Berdasarkan surah an-Nahl (16) ayat 97 dan sebuah hadis yang diriwayatkan Imam Muslim, Syaikh Abdur-Rahman bin Nâshir as-Sa’dî mengemukakan bahwa orang yang beriman mampu menyambut kebahagiaan dengan penuh syukur dan mengatasi kesusahan dengan kesabaran. Dalam kesabarannya tersebut, ada pengharapan terhadap karunia dan pahala dari Allah Subhânahu wa Ta’âlâ. Itulah yang membuat kesusahannya tidak lagi terasa dan hanya kebahagiaan yang dirasa.

Sebaliknya, orang yang tidak beriman menyambut karunia dengan loba dan menyambut musibah dengan gundah. Dia merasa kurang dengan nikmat yang telah didapat. Dia juga merasa khawatir jika nikmat itu menyingkir. Jika ada sesuatu yang menghadang dalam kehidupannya, hatinya mudah galau dan pikirannya mudah kacau.

Itu menunjukkan bahwa kunci utama meraih kebahagiaan adalah beriman kepada Allah Subhânahu wa Ta’âlâ. Tanpa iman, kebahagiaan yang dirasa tidak sempurna. Tanpa iman, kebahagiaan yang diterima tidak menenangkan jiwa.
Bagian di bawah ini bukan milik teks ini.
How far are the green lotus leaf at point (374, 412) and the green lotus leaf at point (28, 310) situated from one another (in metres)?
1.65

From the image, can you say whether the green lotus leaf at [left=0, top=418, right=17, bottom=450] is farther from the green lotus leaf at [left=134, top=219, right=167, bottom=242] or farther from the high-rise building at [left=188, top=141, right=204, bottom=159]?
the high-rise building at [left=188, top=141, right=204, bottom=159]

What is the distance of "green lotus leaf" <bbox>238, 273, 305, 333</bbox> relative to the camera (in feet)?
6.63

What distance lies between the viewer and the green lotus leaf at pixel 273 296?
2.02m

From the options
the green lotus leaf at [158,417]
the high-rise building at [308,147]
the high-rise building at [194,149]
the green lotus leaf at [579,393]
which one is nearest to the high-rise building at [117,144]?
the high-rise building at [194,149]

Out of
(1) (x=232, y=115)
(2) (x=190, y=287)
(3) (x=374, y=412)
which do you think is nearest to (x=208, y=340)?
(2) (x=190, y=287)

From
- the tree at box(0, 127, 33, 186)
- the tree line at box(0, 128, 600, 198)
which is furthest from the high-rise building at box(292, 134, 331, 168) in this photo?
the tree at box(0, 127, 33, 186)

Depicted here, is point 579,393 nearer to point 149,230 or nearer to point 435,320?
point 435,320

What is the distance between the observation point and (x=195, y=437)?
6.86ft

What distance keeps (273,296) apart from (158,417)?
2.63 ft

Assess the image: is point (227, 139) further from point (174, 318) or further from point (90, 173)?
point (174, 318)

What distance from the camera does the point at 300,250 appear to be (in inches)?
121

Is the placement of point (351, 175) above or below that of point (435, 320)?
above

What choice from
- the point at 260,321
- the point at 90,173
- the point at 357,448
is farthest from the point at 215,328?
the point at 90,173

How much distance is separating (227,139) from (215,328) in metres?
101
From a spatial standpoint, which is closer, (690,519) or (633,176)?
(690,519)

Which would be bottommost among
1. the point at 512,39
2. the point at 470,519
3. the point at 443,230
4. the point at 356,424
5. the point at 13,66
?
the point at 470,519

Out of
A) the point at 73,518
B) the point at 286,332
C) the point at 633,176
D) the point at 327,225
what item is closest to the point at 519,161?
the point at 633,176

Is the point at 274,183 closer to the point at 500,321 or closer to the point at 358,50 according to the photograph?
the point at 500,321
Saya bersyukur bisa menikmati 8 Nasihat Berharga Meraih Hidup Bahagia karya Syaikh Abdur-Rahman bin Nâshir as-Sa’dî. Itulah buku saku yang sarat mutiara. Tim Darul Haq telah menyajikannya dalam bahasa Indonesia dari Al-Wasâ’il Al-Mufîdah Lil-Hayâti As-Sa’îdah terbitan Darul Wathan. Silakan membacanya. Semoga bahagia.

Boyolali, 23 Maret 2020

 

Artikel ini telah dipublikasikan dalam majalah Ar-Royyan Edisi 58 (Ar-Risalah Peduli, April 2020) pada rubrik Bicara Buku.

Selasa, 08 September 2020

Pedoman Praktis Menuntut Ilmu

Thalabul-‘ilmi farîdhatun ‘alâ kulli muslimin. Itu adalah hadis yang saya kenal sejak masih duduk pada bangku sekolah dasar. Artinya, menuntut ilmu itu wajib atas setiap Muslim. Muslim yang dimaksud adalah muslim laki-laki maupun muslim perempuan.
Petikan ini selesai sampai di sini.